Alberta, source of four-fifths of Canadian natural gas production, has reached its natural upper limit as a supplier and its industry will have to scramble to maintain current output, the National Energy Board says.

In a status report on the nation’s gas resources, the NEB concluded a long-range trend has established itself. About 80,000 wells drilled in Alberta between 1990 and 2000 generated only a “marginal” increase in estimates of the province’s resource endowment because the industry ran out of new discoveries.

The board raised its forecast of the province’s ultimate gas potential by 3.5% to 207 Tcf from the previous official rating of 200 Tcf. Even that modest change remains subject to revision back down to lower calculations of other agencies such as the Canadian Gas Potential Committee, depending on results of further review under way in co-operation with the Alberta Energy and Utilities Board.

The NEB said “the larger impact of that drilling has been a change in the ratio of undiscovered to discovered gas,” a sign of age marking the end of the exploration era and the beginning of a time of harvesting the results.

“In 1992, the proportion of undiscovered was 39%, while in the 2004 assessment it is 30%, indicative of a maturing basin with limited opportunity for significant additional growth in the ultimate potential.”

Unlike some of its counterpart producer regions of the United States, Alberta also has little to gain by letting the industry more easily into environmentally sensitive areas such as its eastern slopes of the Rocky Mountains. The NEB calculated the industry is being denied access only to about 2.5 Tcf of potentially marketable Alberta gas reserves.

The off-limits total could rise to four Tcf in Alberta, but the industry will have itself to blame if that happens. The province’s rapidly growing cities are threatening to seal away 1.5 Tcf of reserves beneath new residential subdivisions unless the industry accelerates production from fields discovered long before the onset of urban sprawl. Such efforts are under way especially in the Calgary area, but continuing access to the old fields on the fringe of the Canadian gas capital is complicated because the reserves are “sour” or laced with lethal hydrogen-sulphide that raises alarms in communities at considerable distances from the wells.

More than half of Alberta’s ultimate potential has been produced. The new NEB calculations peg the remaining marketable gas left in Alberta at 94 Tcf. The NEB suspended judgement on prospects for northern British Columbia, suggesting the relative freshness of its gas fields leaves open possibilities that the outlook there could be much brighter than in Alberta.

In BC “there may be opportunities to find larger pools both in the plains region and in the foothills.” Recent discoveries in formations not previously believed to harbor gas in BC “could have a significant impact on the total ultimate potential of BC,” the NEB said.

While official estimates of BC’s ultimate gas potential still stand at an old figure of 51 Tcf with 35 Tcf still left to produce, the NEB and the BC Oil and Gas Commission are reviewing their forecasts in light of the new drilling results.

But the optimism about BC is offset by glum conclusions about the newest branch of the Canadian gas industry offshore of Nova Scotia. After recent drilling disappointments in the Sable Island region, the NEB wants no part of optimistic industry forecasts early in this decade that the region might harbour 50 to 100 Tcf.

The board adopts conservative forecasts: a total of about 23 Tcf, including 8.8 Tcf beneath shallow waters offshore of Nova Scotia and 14 Tcf in deep water plays. The potential of the area remains largely a guessing game: “The results from drilling programs taking place in the upcoming years will be critical in indicating the potential level of production from the basin.”

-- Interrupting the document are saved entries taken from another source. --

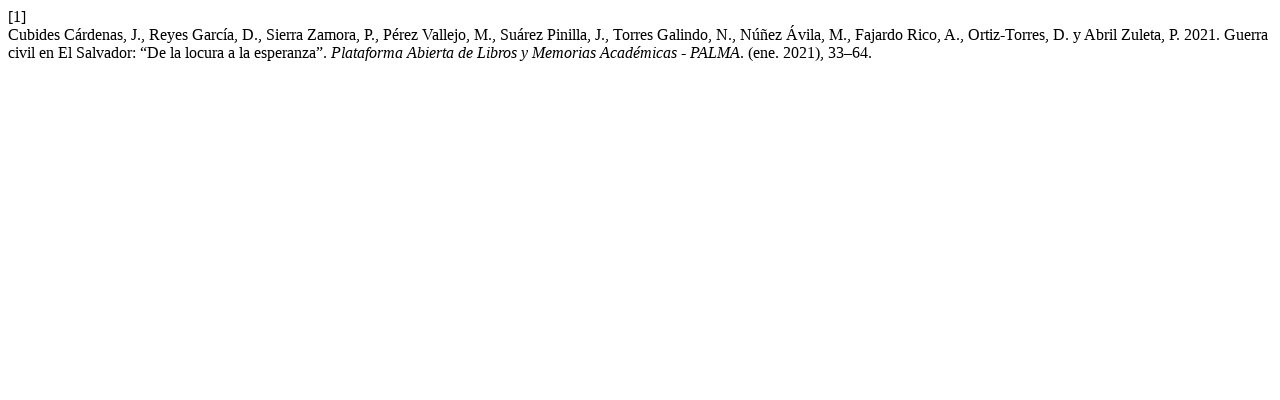

--- FILE ---
content_type: text/html; charset=UTF-8
request_url: https://cipres.sanmateo.edu.co/ojs/index.php/libros/citationstylelanguage/get/acm-sig-proceedings?submissionId=372&publicationId=376
body_size: 364
content:
<div class="csl-bib-body">
  <div class="csl-entry"><div class="csl-left-margin">[1]</div><div class="csl-right-inline">Cubides Cárdenas, J., Reyes García, D., Sierra Zamora, P., Pérez Vallejo, M., Suárez Pinilla, J., Torres Galindo, N., Núñez Ávila, M., Fajardo Rico, A., Ortiz-Torres, D. y Abril Zuleta, P. 2021. Guerra civil en El Salvador: “De la locura a la esperanza”. <i>Plataforma Abierta de Libros y Memorias Académicas - PALMA</i>. (ene. 2021), 33–64.</div></div>
</div>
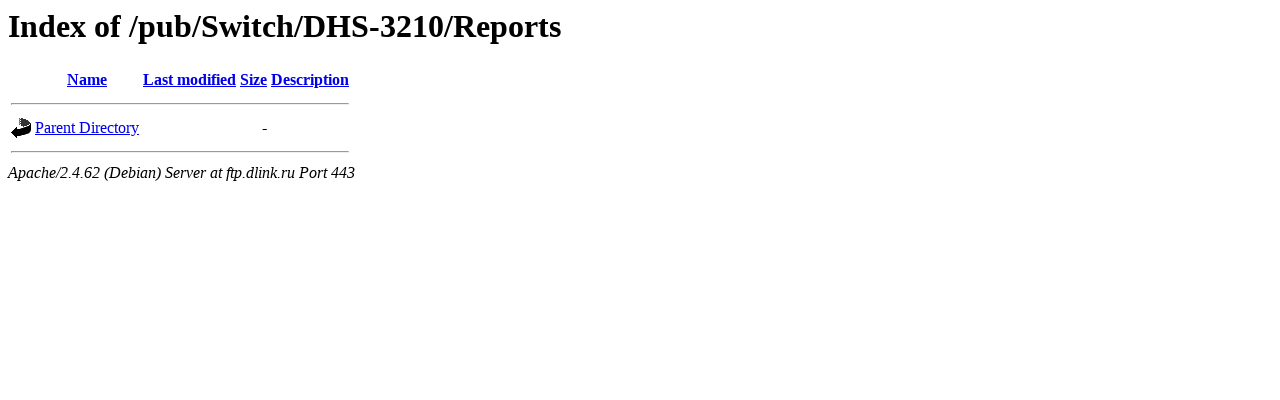

--- FILE ---
content_type: text/html;charset=UTF-8
request_url: https://ftp.dlink.ru/pub/Switch/DHS-3210/Reports/
body_size: 422
content:
<!DOCTYPE HTML PUBLIC "-//W3C//DTD HTML 3.2 Final//EN">
<html>
 <head>
  <title>Index of /pub/Switch/DHS-3210/Reports</title>
 </head>
 <body>
<h1>Index of /pub/Switch/DHS-3210/Reports</h1>
  <table>
   <tr><th valign="top"><img src="/icons/blank.gif" alt="[ICO]"></th><th><a href="?C=N;O=D">Name</a></th><th><a href="?C=M;O=A">Last modified</a></th><th><a href="?C=S;O=A">Size</a></th><th><a href="?C=D;O=A">Description</a></th></tr>
   <tr><th colspan="5"><hr></th></tr>
<tr><td valign="top"><img src="/icons/back.gif" alt="[PARENTDIR]"></td><td><a href="/pub/Switch/DHS-3210/">Parent Directory</a></td><td>&nbsp;</td><td align="right">  - </td><td>&nbsp;</td></tr>
   <tr><th colspan="5"><hr></th></tr>
</table>
<address>Apache/2.4.62 (Debian) Server at ftp.dlink.ru Port 443</address>
</body></html>
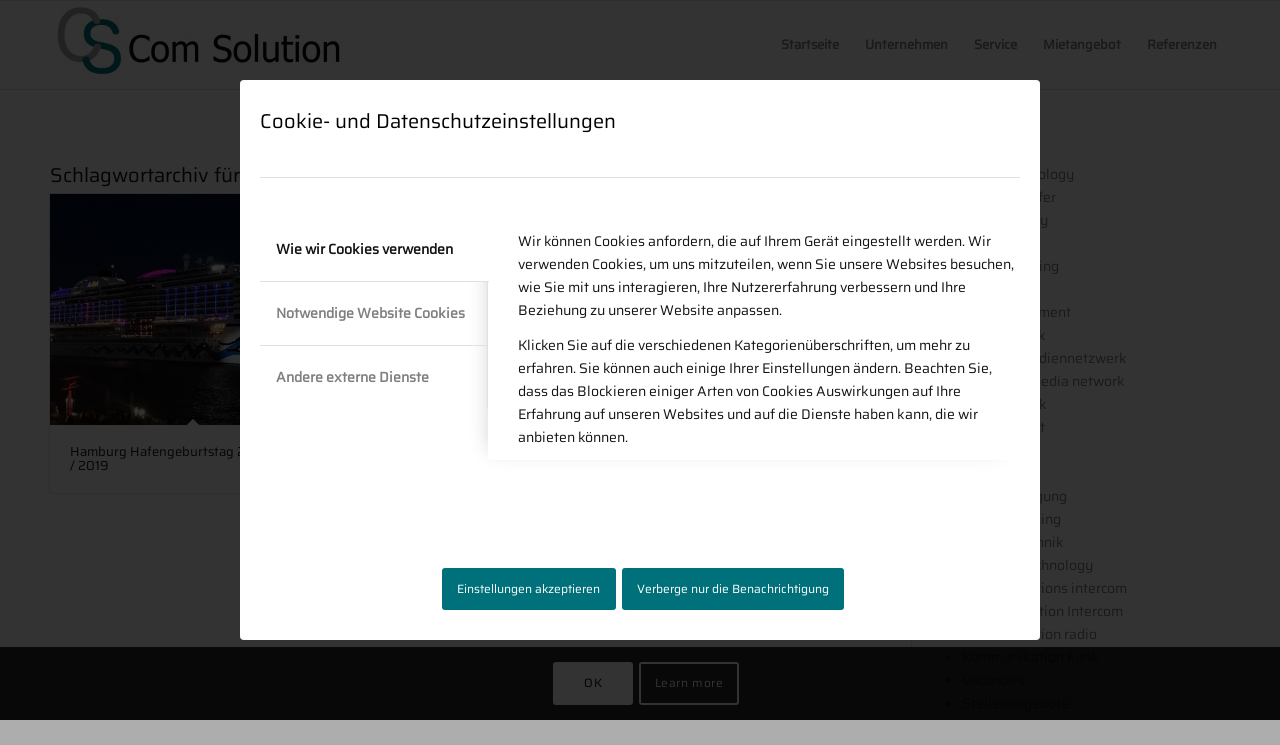

--- FILE ---
content_type: text/css
request_url: https://www.cs-comsolution.com/wp-content/uploads/dynamic_avia/avia_posts_css/post-5788.css?ver=ver-1768953938
body_size: 336
content:
#top .av-special-heading.av-3jnvzw-44d4745a812cab7231c4fa33ff4bfae6{
padding-bottom:10px;
}
body .av-special-heading.av-3jnvzw-44d4745a812cab7231c4fa33ff4bfae6 .av-special-heading-tag .heading-char{
font-size:25px;
}
.av-special-heading.av-3jnvzw-44d4745a812cab7231c4fa33ff4bfae6 .av-subheading{
font-size:15px;
}

.flex_column.av-ae9f1o-58db2bd7dd7b111dcdff9829ad3d730e{
border-radius:0px 0px 0px 0px;
padding:0px 0px 0px 0px;
}

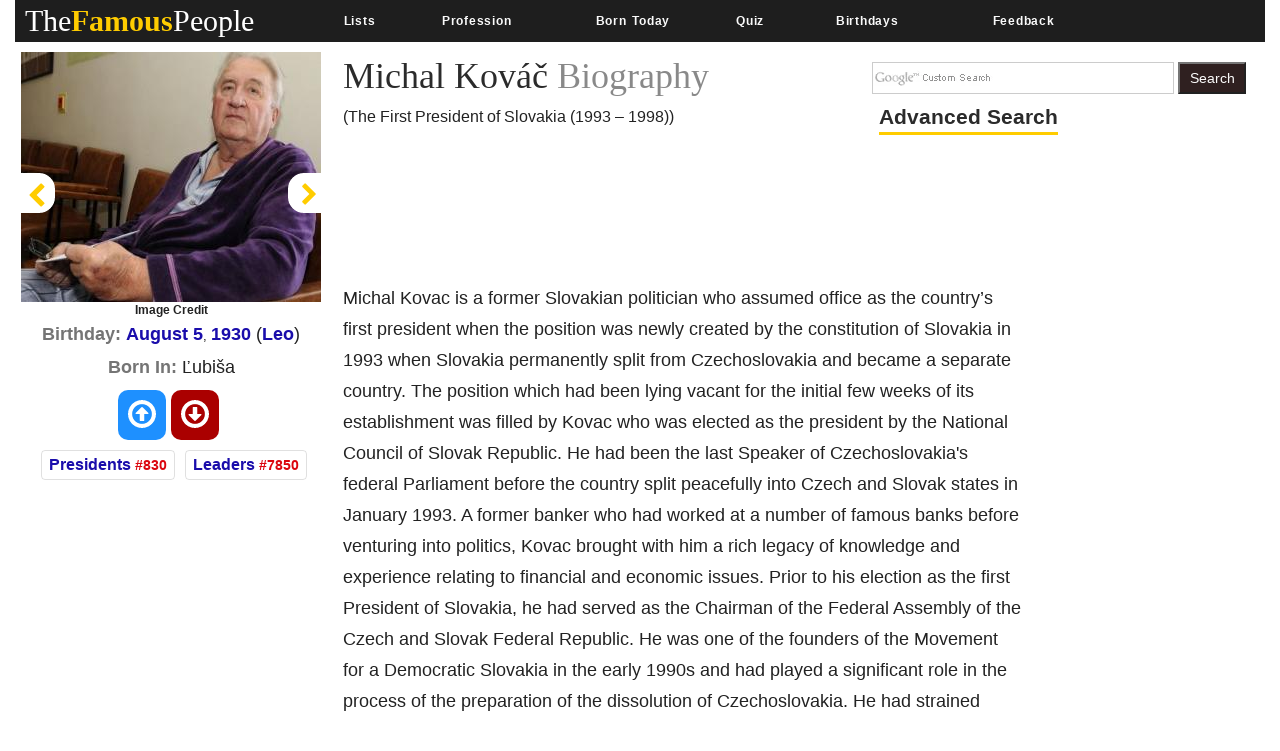

--- FILE ---
content_type: text/html; charset=utf-8
request_url: https://www.google.com/recaptcha/api2/aframe
body_size: 267
content:
<!DOCTYPE HTML><html><head><meta http-equiv="content-type" content="text/html; charset=UTF-8"></head><body><script nonce="P3mj485TDl5L0aR1JAKitg">/** Anti-fraud and anti-abuse applications only. See google.com/recaptcha */ try{var clients={'sodar':'https://pagead2.googlesyndication.com/pagead/sodar?'};window.addEventListener("message",function(a){try{if(a.source===window.parent){var b=JSON.parse(a.data);var c=clients[b['id']];if(c){var d=document.createElement('img');d.src=c+b['params']+'&rc='+(localStorage.getItem("rc::a")?sessionStorage.getItem("rc::b"):"");window.document.body.appendChild(d);sessionStorage.setItem("rc::e",parseInt(sessionStorage.getItem("rc::e")||0)+1);localStorage.setItem("rc::h",'1769598433638');}}}catch(b){}});window.parent.postMessage("_grecaptcha_ready", "*");}catch(b){}</script></body></html>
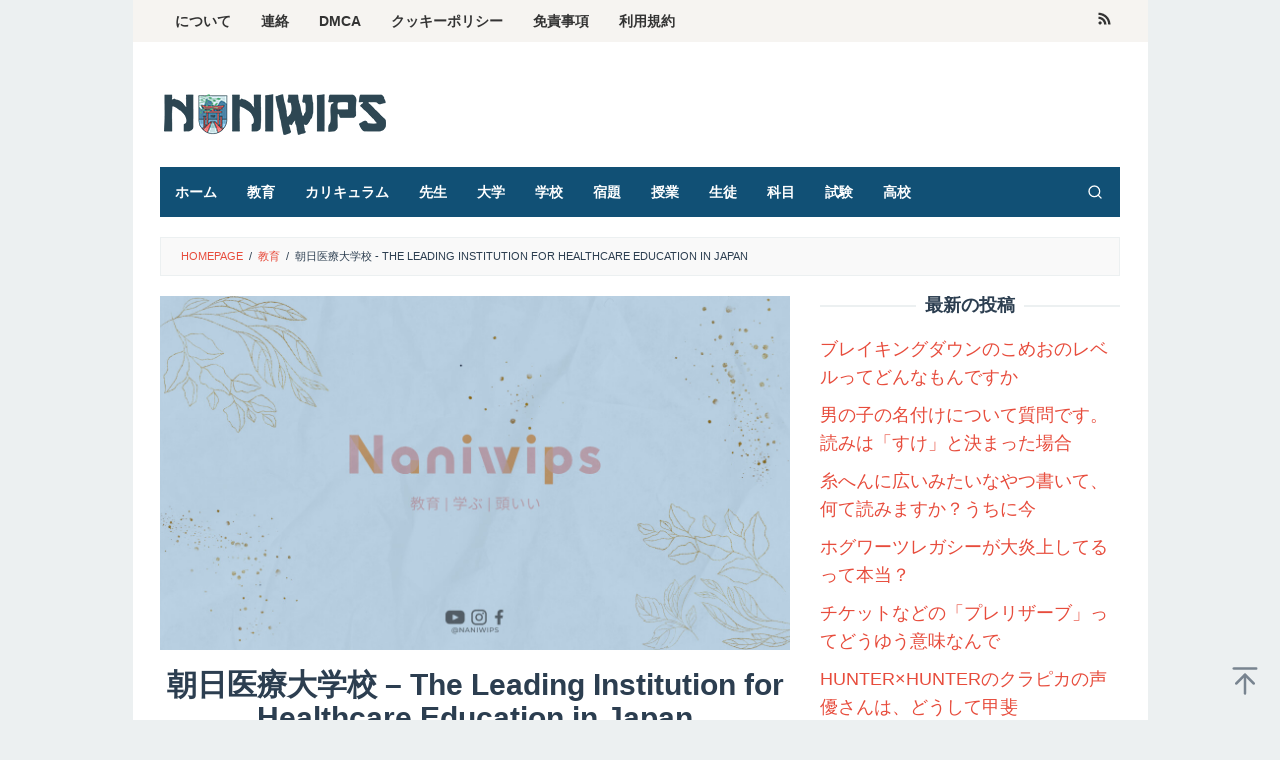

--- FILE ---
content_type: text/html; charset=utf-8
request_url: https://www.google.com/recaptcha/api2/aframe
body_size: 269
content:
<!DOCTYPE HTML><html><head><meta http-equiv="content-type" content="text/html; charset=UTF-8"></head><body><script nonce="QwFCZyTwkB_FMZIgunyoCQ">/** Anti-fraud and anti-abuse applications only. See google.com/recaptcha */ try{var clients={'sodar':'https://pagead2.googlesyndication.com/pagead/sodar?'};window.addEventListener("message",function(a){try{if(a.source===window.parent){var b=JSON.parse(a.data);var c=clients[b['id']];if(c){var d=document.createElement('img');d.src=c+b['params']+'&rc='+(localStorage.getItem("rc::a")?sessionStorage.getItem("rc::b"):"");window.document.body.appendChild(d);sessionStorage.setItem("rc::e",parseInt(sessionStorage.getItem("rc::e")||0)+1);localStorage.setItem("rc::h",'1769433865405');}}}catch(b){}});window.parent.postMessage("_grecaptcha_ready", "*");}catch(b){}</script></body></html>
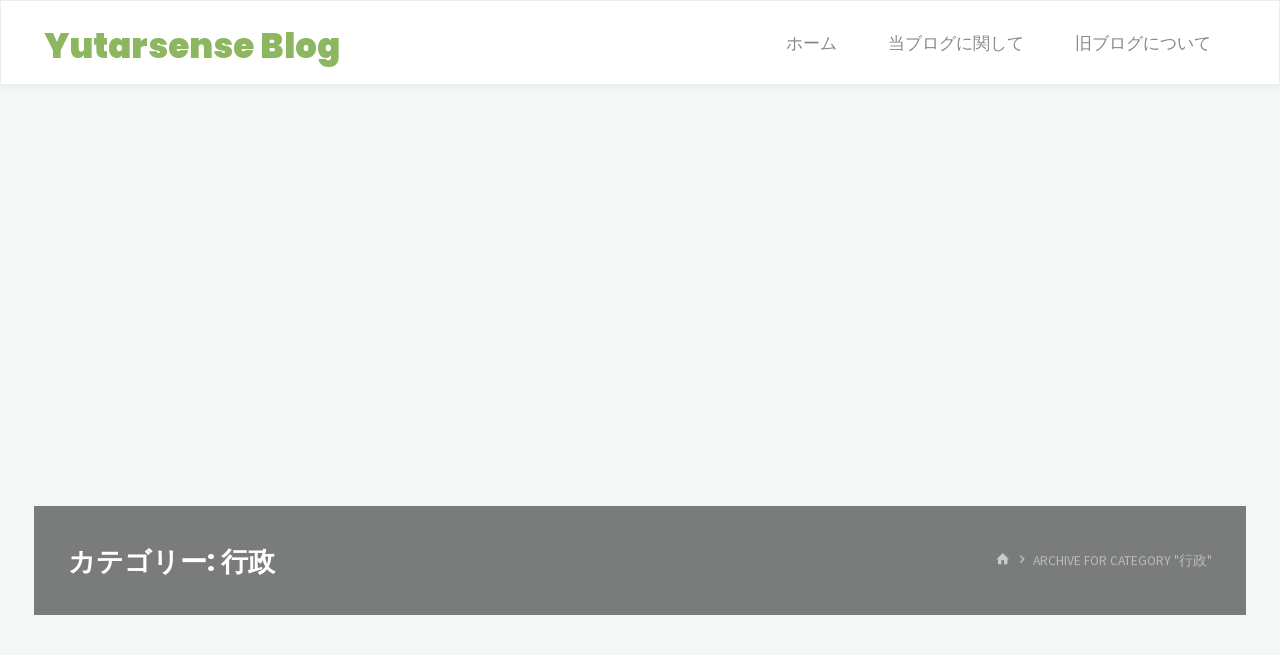

--- FILE ---
content_type: text/html; charset=utf-8
request_url: https://www.google.com/recaptcha/api2/aframe
body_size: 265
content:
<!DOCTYPE HTML><html><head><meta http-equiv="content-type" content="text/html; charset=UTF-8"></head><body><script nonce="IcPSCncQ-2SLo2sgC7w6xg">/** Anti-fraud and anti-abuse applications only. See google.com/recaptcha */ try{var clients={'sodar':'https://pagead2.googlesyndication.com/pagead/sodar?'};window.addEventListener("message",function(a){try{if(a.source===window.parent){var b=JSON.parse(a.data);var c=clients[b['id']];if(c){var d=document.createElement('img');d.src=c+b['params']+'&rc='+(localStorage.getItem("rc::a")?sessionStorage.getItem("rc::b"):"");window.document.body.appendChild(d);sessionStorage.setItem("rc::e",parseInt(sessionStorage.getItem("rc::e")||0)+1);localStorage.setItem("rc::h",'1768853590004');}}}catch(b){}});window.parent.postMessage("_grecaptcha_ready", "*");}catch(b){}</script></body></html>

The same goes for as yet untapped and relatively unexplored areas offshore of Newfoundland and BC, which remain far from reach due to geographical remoteness plus regulatory and political obstacles. The Mackenzie Delta-Beaufort Sea region continues to be rated as having potential for 61 Tcf even on the basis of currently limited knowledge, but the timing of production and future additional exploration remains up in the air as efforts to advance the Mackenzie Gas Project continue.

Also still up in the air are prospects within Alberta for development of unconventional supplies including coalbed methane, shale gas and “tight sands” deposits. “Timing and the amount of gas production from those sources remains unclear, although it should be noted that commercial production of coalbed methane has recently started in Alberta,” the NEB said.

The NEB’s reading of industry trends was confirmed in a new survey of current performance by FirstEnergy Capital Corp., a Calgary investment house that makes a specialty of tracking drilling results.

By FirstEnergy’s count, “the extent of the effort toward drilling natural gas targets in western Canada has been nothing short of monumental.” The investment house estimates nearly 15,000 gas wells were completed in the region last year and that the number will rise to 16,000 this year.

But field receipts by western Canadian pipelines dropped by 433 MMcf/d or 2.5% to 15.97 Bcf/d in 2003. In 2004, FirstEnergy predicts that all the drilling activity will only restore about half of last year’s losses with the industry raising production by 200 MMcf/d. Nearly half the gain is expected to come from a forecast 1,000 coalbed methane wells.

“All this information actually supports being very cautious on supply and remaining bullish on natural gas prices,” FirstEnergy said.